Copy the items from the line containing "Among the items" through the last one, swapping "coffee table" for "side table" and keeping everything else unchanged.
● ● ● ● ● ● ●
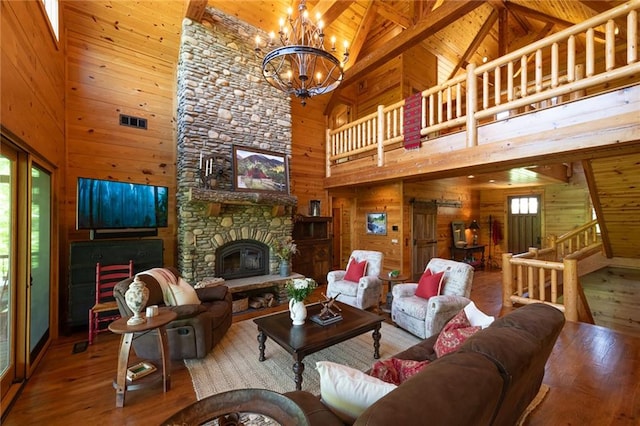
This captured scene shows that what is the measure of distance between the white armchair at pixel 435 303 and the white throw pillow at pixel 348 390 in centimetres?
212

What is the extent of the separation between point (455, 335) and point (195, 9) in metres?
5.52

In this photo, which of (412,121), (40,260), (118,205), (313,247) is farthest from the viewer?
(313,247)

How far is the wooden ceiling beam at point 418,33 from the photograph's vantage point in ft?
13.0

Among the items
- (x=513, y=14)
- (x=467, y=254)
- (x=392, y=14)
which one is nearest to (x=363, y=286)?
(x=467, y=254)

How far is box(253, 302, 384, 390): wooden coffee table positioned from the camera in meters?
2.27

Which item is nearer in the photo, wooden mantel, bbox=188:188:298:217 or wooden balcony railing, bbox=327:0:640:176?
wooden balcony railing, bbox=327:0:640:176

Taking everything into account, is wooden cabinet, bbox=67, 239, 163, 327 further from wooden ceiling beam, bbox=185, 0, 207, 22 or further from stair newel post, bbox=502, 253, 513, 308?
stair newel post, bbox=502, 253, 513, 308

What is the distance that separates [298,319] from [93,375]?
2.05 metres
● ● ● ● ● ● ●
THE OUTPUT:
Among the items
- (x=513, y=14)
- (x=467, y=254)
- (x=392, y=14)
which one is nearest to (x=363, y=286)?
(x=467, y=254)

How far is box(253, 302, 384, 390): wooden side table positioned from the camera in meters?
2.27

Which item is nearer in the photo, wooden mantel, bbox=188:188:298:217 or wooden balcony railing, bbox=327:0:640:176?
wooden balcony railing, bbox=327:0:640:176

Taking everything into account, is wooden cabinet, bbox=67, 239, 163, 327 further from wooden ceiling beam, bbox=185, 0, 207, 22 or further from stair newel post, bbox=502, 253, 513, 308?
stair newel post, bbox=502, 253, 513, 308

What is the distance that separates [298,319] from [93,375]?
2.05 metres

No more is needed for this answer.